A Vietnam-linked cyber group is exploiting global interest in AI tools
Cyberattacks are no longer an insider threat or a backdoor vulnerability tucked away in your server logs. They’re going mainstream. A Vietnam-based cyber group identified as UNC6032 has found a way to turn the growing excitement around artificial intelligence into a weapon. Their campaign isn’t complex in execution, but it’s incredibly effective in reach. They use paid ads on familiar platforms, Facebook and LinkedIn. These aren’t lab experiments or theoretical threats. These are ads people across the world are clicking on every day.
They mimic real AI brands, names you know, like Canva’s Dream Lab, Luma AI, and Kling AI, and look convincingly authentic. Once clicked, the ads redirect users to spoofed websites that look nearly identical to the legitimate ones. But instead of accessing cutting-edge AI tools, users unknowingly open their systems to malware. This malware quietly collects sensitive data, login details, credit card numbers, personal cookies, effectively bypassing usual security measures.
We’re seeing this because interest in AI has exploded globally.
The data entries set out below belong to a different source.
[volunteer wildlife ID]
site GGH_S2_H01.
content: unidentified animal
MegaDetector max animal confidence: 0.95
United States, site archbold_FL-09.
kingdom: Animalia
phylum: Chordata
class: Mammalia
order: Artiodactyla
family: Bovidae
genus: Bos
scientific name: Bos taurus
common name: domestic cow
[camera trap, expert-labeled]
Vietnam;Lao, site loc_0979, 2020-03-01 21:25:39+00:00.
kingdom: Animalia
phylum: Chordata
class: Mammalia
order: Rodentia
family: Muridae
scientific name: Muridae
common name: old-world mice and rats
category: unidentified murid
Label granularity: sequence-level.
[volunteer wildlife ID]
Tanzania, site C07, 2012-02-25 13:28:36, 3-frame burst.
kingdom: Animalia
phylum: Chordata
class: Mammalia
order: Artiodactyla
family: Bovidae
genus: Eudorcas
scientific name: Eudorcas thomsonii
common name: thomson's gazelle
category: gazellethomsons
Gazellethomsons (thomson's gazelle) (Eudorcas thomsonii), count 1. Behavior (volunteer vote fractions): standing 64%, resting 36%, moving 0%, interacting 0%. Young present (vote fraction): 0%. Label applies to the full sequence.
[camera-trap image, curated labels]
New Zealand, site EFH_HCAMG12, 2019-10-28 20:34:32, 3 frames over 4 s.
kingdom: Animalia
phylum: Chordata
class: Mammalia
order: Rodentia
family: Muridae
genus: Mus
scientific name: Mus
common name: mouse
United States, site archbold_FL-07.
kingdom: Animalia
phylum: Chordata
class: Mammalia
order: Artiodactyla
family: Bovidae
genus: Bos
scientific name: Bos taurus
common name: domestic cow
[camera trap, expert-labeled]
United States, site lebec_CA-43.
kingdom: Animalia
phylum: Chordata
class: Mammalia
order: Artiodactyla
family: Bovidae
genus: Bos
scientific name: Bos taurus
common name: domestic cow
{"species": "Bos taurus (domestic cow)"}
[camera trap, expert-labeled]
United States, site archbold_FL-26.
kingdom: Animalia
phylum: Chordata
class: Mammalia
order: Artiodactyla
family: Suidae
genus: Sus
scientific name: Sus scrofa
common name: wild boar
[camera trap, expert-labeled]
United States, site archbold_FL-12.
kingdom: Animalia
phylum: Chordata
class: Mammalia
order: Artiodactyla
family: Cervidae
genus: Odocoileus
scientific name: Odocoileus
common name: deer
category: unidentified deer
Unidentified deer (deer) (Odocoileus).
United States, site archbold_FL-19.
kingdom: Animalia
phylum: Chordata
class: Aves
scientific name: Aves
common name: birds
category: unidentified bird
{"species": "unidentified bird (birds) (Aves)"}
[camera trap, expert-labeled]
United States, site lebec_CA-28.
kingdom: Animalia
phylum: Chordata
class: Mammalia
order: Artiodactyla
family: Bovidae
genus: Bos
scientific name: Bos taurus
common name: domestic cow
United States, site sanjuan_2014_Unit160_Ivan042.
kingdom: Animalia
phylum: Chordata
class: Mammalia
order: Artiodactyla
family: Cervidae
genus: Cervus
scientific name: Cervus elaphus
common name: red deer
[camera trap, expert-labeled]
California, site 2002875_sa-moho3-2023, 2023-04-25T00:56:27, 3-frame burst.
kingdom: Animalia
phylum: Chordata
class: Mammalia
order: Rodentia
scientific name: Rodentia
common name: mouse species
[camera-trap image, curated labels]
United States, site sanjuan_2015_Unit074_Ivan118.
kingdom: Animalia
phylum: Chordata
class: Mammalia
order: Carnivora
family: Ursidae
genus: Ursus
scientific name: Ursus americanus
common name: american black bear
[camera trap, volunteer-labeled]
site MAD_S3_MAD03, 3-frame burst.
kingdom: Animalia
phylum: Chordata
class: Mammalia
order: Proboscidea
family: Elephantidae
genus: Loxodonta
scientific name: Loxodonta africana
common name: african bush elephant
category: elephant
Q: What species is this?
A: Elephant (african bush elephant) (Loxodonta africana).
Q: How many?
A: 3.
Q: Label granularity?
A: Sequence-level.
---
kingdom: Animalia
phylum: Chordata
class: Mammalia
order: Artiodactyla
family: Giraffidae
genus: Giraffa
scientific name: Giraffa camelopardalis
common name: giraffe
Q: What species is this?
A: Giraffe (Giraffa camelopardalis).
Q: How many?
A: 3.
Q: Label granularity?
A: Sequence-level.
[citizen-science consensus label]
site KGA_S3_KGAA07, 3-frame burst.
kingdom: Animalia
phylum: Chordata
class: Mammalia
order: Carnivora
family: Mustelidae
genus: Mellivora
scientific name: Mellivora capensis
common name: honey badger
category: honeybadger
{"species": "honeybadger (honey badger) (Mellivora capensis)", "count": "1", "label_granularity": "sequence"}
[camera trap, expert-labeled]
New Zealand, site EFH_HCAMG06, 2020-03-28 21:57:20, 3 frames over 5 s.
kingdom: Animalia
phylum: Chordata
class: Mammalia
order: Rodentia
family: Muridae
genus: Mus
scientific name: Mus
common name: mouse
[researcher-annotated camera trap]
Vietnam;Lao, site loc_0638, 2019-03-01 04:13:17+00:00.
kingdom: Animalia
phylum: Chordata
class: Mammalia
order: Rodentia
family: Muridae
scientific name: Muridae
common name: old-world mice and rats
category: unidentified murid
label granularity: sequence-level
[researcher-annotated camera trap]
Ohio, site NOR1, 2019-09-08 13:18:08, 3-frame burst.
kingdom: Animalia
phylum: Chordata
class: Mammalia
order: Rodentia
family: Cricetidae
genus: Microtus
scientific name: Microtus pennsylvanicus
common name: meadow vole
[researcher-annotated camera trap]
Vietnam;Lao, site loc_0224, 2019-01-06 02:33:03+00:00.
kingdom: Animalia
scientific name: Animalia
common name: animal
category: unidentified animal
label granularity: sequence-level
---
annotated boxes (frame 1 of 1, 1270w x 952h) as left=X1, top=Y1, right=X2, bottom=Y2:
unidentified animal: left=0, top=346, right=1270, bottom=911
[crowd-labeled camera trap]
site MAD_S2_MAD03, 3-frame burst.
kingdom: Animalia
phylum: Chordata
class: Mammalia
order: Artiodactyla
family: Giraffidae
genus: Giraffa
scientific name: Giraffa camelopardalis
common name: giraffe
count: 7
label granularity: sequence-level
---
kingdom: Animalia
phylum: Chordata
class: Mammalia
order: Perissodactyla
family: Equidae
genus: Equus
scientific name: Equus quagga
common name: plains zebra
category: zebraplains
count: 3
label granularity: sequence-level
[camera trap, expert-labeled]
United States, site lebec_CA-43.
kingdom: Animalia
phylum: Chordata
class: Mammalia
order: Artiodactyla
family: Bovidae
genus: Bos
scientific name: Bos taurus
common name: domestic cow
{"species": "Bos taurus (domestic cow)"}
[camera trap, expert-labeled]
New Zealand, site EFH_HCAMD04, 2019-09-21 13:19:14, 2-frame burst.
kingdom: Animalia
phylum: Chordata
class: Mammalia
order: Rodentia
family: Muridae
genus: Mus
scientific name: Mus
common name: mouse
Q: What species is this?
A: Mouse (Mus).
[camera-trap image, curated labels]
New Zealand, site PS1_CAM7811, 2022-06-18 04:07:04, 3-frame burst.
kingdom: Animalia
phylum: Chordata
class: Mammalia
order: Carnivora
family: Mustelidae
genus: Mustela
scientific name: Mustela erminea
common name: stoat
The demand curve is steep, and that creates opportunity, not just for businesses, but also for attackers. The wider the interest, the broader the attack surface.
Yash Gupta, Senior Manager at Mandiant Threat Defense, puts it plainly: this group has weaponized “the explosive interest in AI tools” using “realistic branding and trusted platforms.” The attack relies on trust. It hijacks familiarity, something most users don’t question. That’s why it’s working on such a massive scale.
The malicious advertising campaign has reached millions
The scale of this operation isn’t guesswork, it’s measured. Mandiant’s team tracked over 120 malicious Facebook ads targeting users inside the European Union. Estimated reach? More than 2.3 million people. That’s a signal, not noise. On LinkedIn, roughly 10 malicious ads were also detected. That number might sound smaller, but the targeting is often more specific, enterprise users, professionals, decision-makers.
This isn’t just about how many ads were pushed. It’s also about how. UNC6032 didn’t rely solely on fake identities. They used compromised, legitimate accounts to activate their campaigns. That made them harder to detect and faster to activate. Some of these campaigns went live for just a few hours, enough time to capture user data and disappear before security protocols caught up.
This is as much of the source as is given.